Trading in Chinese shares was halted yet again after plummeting more than 7.0%, repeating the story of Monday, and rattling Asian markets. The plugne was partly triggered after the central bank lowered its yuan midpoint by half a percent, sending the offshore yuan to a record low, and pushing other Asian currencies into competitive depreciation. Japan's Nikkei index hit its lowest in three-month, falling 2.33% for the day. Australia's S&P/ASX 200 index dived 2.20%, while Korea's KOSPI tumbled 1.10%.
Oil prices deepened their losses, with Brent crude futures hitting a fresh 11-year low at $33.07 a barrel, down $1.25, or 3.63%. U.S. West Texas Intermediary (WTI) crude futures lost a dollar, or 3.02% to trade at their lowest since 2009 at $32.95 a barrel. Oil is expected to be pressured yet further in the future as Iran readies to pump more crude, and Libya could return to its previous production levels soon if the infighting there were to stop after the UN-brokered peace deal.
Investors went in droves to buy the safe-haven yet, helping it jump to a 4-1/2 month high against the dollar at 117.77, up half a percent. Yen hit a fresh 12-month high agaisnt sterling at 172.46. It rose 0.20% agaisnt the euro to 127.54, close to a 9-month high reached yesterday at 127.03.
Canadian dollar fell to a fresh 12-1/2 year low at C$1.4118 as oil prices keep tumbling.

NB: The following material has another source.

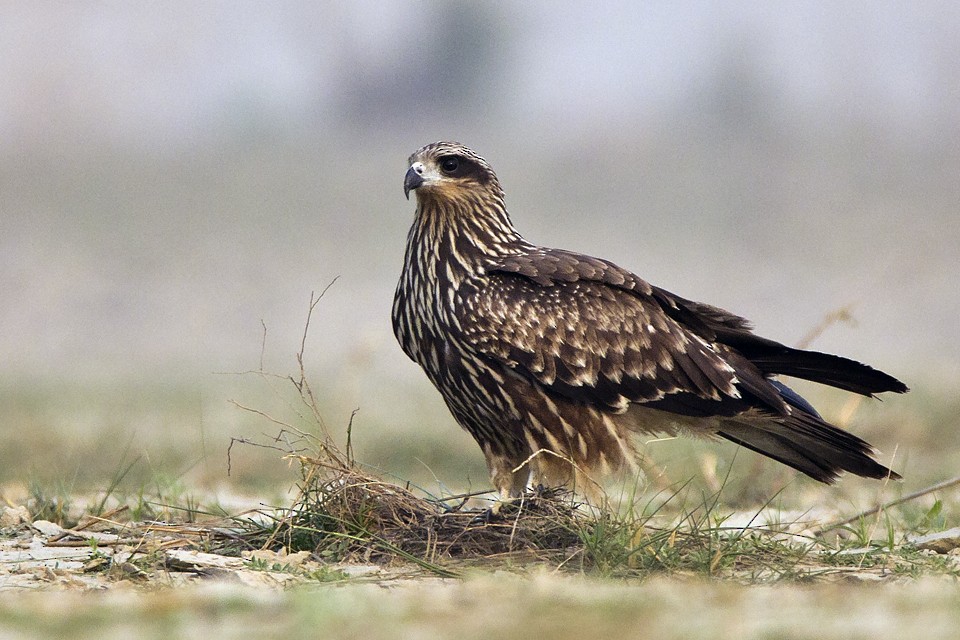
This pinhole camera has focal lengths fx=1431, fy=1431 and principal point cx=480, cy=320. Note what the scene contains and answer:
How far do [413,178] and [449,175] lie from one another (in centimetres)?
23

Australian dollar dove to two-month low at $0.7035.
Investors await a host of data today; from Germany, Retail sales for November are forecast to have risen a robust 2.4% y/y, compared with October's 2.1% growth, which would be good for the euro.
From the U.S., unemployment claims for last week are expected at 275K, lower than the previous week's 287K, and an indication of a strong jobs market, which would be positiv for the dollar.